**Text:**
Access to Information Orders

Decision Information

Summary:


The Ministry of the Attorney General (the Ministry) received a request under the Freedom of Information and Protection of Privacy Act (the Act) for access to all documents contained in a specified file number in the Office of the Police Complaints Commissioner concerning the requester's complaint against the Ottawa Police Force. The Ministry located a number of records responsive to the request and provided partial access to the records, relying on the exemptions in sections 14(1)(a), 14(1)(b), 14(2)(a) and 49(a) of the Act. The requester appealed the denial of access.

In the course of mediation, the Ministry reconsidered its decision and agreed to release all of the remaining records to the requester, subject to the severance of personal information of other individuals from three of the records, pursuant to section 21(1) of the Act. Since the records at issue contained information relating to both the appellant and other individuals, the Appeals Officer determined that section 49(b) of the Act should be considered. The appellant continued his appeal with respect to the severed information.

As further mediation was not possible, notice that an inquiry was being conducted to review the Ministry's decision was sent to the Ministry and to the appellant. Representations were received from both parties.

While the representations were being considered, Commissioner Tom Wright issued Order M-170, adopting the Ontario Court (General Division) (Divisional Court) June 30, 1993 decision in the case of John Doe et al. v. Information and Privacy Commissioner et al. (unreported). This decision interpreted several provisions of the Act in a way which differed from the interpretation developed in orders of the Commissioner. Since similar statutory provisions were also at issue in the present appeal, it was determined that copies of Order M-170 should be provided to the parties. The appellant and the Ministry were provided with the opportunity to change or to supplement the representations previously submitted. Additional representations were received from the appellant. I have considered these representations together with those previously received.

Decision Content

ORDER P-525

 

Appeal P-9200634

 

Ministry of the Attorney General


ORDER

 

BACKGROUND:

 

The Ministry of the Attorney General (the Ministry) received a request under the Freedom of Information and Protection of Privacy Act (the Act) for access to all documents contained in a specified file number in the Office of the Police Complaints Commissioner concerning the requester's complaint against the Ottawa Police Force.  The Ministry located a number of records responsive to the request and provided partial access to the records, relying on the exemptions in sections 14(1)(a), 14(1)(b), 14(2)(a) and 49(a) of the Act.  The requester appealed the denial of access.

**Stored data:**
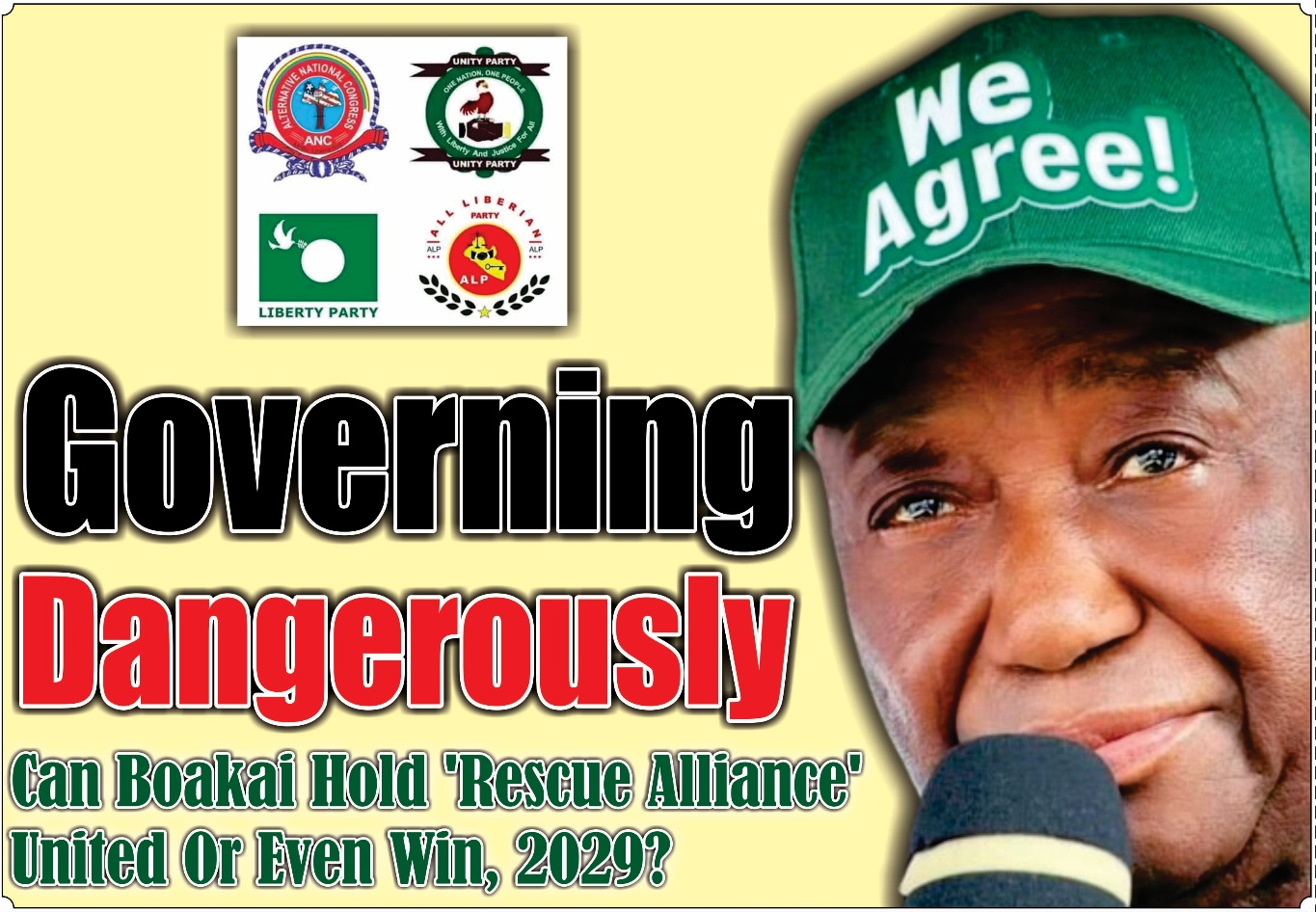 Governing Dangerously -Can Boakai Hold ‘Rescue Alliance’ United or Even Win, 2029?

**Tasks:**
1 - Answer these questions from the access-to-information order:
(a) From how many records did the Ministry sever personal information of other individuals?
(b) Who issued Order M-170?
(c) Which party submitted additional representations after receiving Order M-170?
2 - Decide whether each statement agrees with the access-to-information order. Answer yes or no, and quote the words of the order that settle it.
(a) The requester's complaint was against the Ottawa Police Force.
(b) Both the appellant and the Ministry submitted additional representations after receiving Order M-170.
(c) The Divisional Court decision adopted in Order M-170 was dated June 30, 1993.
3 - Continue the access-to-information order from the point where its text ends.
The material is not needed for what follows.

**Answers given:**
1 -
(a) Three records.
(b) Commissioner Tom Wright.
(c) The appellant.

2 -
(a) Yes: "concerning the requester's complaint against the Ottawa Police Force"
(b) No: "Additional representations were received from the appellant."
(c) Yes: "June 30, 1993 decision in the case of John Doe et al. v. Information and Privacy Commissioner et al."

3 -
In the course of mediation, the Ministry reconsidered its decision and agreed to release all of the remaining records to the requester, subject to the severance of personal information of other individuals from three of the records, pursuant to section 21(1) of the Act.  Since the records at issue contained information relating to both the appellant and other individuals, the Appeals Officer determined that section 49(b) of the Act should be considered.  The appellant continued his appeal with respect to the severed information.

 

As further mediation was not possible, notice that an inquiry was being conducted to review the Ministry's decision was sent to the Ministry and to the appellant.  Representations were received from both parties.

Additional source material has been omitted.